Apple also has a MUCH better track record relating to user privacy over pretty much every other big tech company.

[-] teawrecks@sopuli.xyz 20 points 5 months ago

On the contrary, Apple's track record for collecting data is deliberately obtuse and utilizes dark patterns to make it as difficult as possible to not upload your info to them.

From the article,

the user is given the option to enable Siri, but “enabling” only refers to whether you use Siri's voice control. “Siri collects data in the background from other apps you use, regardless of your choice, unless you understand how to go into the settings and specifically change that,”...“In practice, protecting privacy on an Apple device requires persistent and expert clicking on each app individually"...the steps required are “scattered in different places.”

Apple devices might be arguably more secure than other vendors, but security and privacy are not the same thing.

[-] kalleboo@lemmy.world 75 points 5 months ago* (last edited 5 months ago)

Microsoft's thing takes a screenshot of everything on your screen and saves and indexes it. Opened up your password manager and revealed a password? Saved.

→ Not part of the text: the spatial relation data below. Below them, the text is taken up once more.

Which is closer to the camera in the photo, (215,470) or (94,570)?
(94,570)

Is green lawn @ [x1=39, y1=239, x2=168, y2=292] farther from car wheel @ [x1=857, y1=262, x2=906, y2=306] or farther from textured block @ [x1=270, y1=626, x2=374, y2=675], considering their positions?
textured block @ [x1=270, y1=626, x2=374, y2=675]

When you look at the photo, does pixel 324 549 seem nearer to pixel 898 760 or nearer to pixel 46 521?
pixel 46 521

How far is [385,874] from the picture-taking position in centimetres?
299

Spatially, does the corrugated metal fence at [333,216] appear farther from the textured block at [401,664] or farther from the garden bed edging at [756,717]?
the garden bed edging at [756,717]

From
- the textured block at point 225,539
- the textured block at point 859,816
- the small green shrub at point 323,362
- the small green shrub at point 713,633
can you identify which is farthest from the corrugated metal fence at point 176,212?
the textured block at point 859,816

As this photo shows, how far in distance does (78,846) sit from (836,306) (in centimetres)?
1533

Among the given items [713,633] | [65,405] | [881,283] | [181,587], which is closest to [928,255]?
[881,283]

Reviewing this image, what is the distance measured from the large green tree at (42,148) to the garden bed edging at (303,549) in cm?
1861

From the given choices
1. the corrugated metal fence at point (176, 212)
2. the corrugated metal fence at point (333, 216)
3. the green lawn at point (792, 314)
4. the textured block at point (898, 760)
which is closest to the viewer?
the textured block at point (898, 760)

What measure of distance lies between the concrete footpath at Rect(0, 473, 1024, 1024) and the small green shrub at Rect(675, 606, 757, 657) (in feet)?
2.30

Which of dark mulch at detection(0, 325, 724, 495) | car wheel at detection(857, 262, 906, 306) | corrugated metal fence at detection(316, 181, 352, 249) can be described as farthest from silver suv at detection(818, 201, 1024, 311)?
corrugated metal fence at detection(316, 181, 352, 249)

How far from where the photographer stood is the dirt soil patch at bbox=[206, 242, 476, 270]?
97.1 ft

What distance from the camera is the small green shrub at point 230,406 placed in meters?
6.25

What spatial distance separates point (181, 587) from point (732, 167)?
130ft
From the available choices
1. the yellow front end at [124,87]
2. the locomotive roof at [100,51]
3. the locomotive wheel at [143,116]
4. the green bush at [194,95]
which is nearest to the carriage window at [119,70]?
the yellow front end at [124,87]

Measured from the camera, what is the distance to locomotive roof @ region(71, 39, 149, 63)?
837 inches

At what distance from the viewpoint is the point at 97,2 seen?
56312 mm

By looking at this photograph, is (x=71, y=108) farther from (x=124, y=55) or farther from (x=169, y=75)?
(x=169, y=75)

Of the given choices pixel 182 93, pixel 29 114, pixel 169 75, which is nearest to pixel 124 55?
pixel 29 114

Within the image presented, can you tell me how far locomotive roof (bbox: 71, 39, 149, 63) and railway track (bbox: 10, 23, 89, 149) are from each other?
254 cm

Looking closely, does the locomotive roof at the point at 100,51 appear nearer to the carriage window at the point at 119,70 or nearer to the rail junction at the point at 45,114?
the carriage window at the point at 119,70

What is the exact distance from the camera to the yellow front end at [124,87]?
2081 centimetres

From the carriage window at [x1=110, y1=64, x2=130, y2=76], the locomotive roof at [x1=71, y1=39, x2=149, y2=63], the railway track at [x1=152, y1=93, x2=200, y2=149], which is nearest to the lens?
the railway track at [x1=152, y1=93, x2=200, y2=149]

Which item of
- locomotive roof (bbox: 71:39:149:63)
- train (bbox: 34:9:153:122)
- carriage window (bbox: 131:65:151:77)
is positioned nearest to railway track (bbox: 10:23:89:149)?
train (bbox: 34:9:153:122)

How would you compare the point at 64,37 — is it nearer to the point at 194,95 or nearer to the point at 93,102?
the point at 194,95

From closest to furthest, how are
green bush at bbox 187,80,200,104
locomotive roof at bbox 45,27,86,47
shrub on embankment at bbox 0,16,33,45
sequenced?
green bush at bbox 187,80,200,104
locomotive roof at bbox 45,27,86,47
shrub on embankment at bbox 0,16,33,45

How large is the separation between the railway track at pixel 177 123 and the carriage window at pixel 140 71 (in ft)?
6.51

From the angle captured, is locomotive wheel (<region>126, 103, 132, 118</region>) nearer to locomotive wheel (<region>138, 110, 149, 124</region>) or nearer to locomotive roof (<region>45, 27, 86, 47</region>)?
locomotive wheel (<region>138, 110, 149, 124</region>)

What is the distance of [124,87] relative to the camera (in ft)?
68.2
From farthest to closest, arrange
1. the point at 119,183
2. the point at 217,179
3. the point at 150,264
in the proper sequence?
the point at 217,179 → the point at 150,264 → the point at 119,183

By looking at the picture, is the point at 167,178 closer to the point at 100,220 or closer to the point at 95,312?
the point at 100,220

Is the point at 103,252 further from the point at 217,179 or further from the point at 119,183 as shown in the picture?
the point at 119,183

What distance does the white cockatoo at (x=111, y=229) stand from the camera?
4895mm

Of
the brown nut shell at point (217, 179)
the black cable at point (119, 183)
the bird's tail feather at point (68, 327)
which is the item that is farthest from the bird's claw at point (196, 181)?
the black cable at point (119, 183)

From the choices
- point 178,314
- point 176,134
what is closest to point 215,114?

Opened a porn site in a private tab in any browser aside from Edge? Saved. Opened up a private encrypted chat to try to get away from your abusive partner/parents? Saved and indexed. Logged into a portal at work showing HIPAA information? Saved and indexed.

Apple's thing is basically a better search feature of all the data you already have saved, that apps have already opted-in to sharing. It runs on device, and Apple has promised they do not send the data back to train the models. They also have some generic ChatGPT-like tool to help rewrite your documents, but that's 100% opt-in so nobody really cares about it, it's easy to just not use.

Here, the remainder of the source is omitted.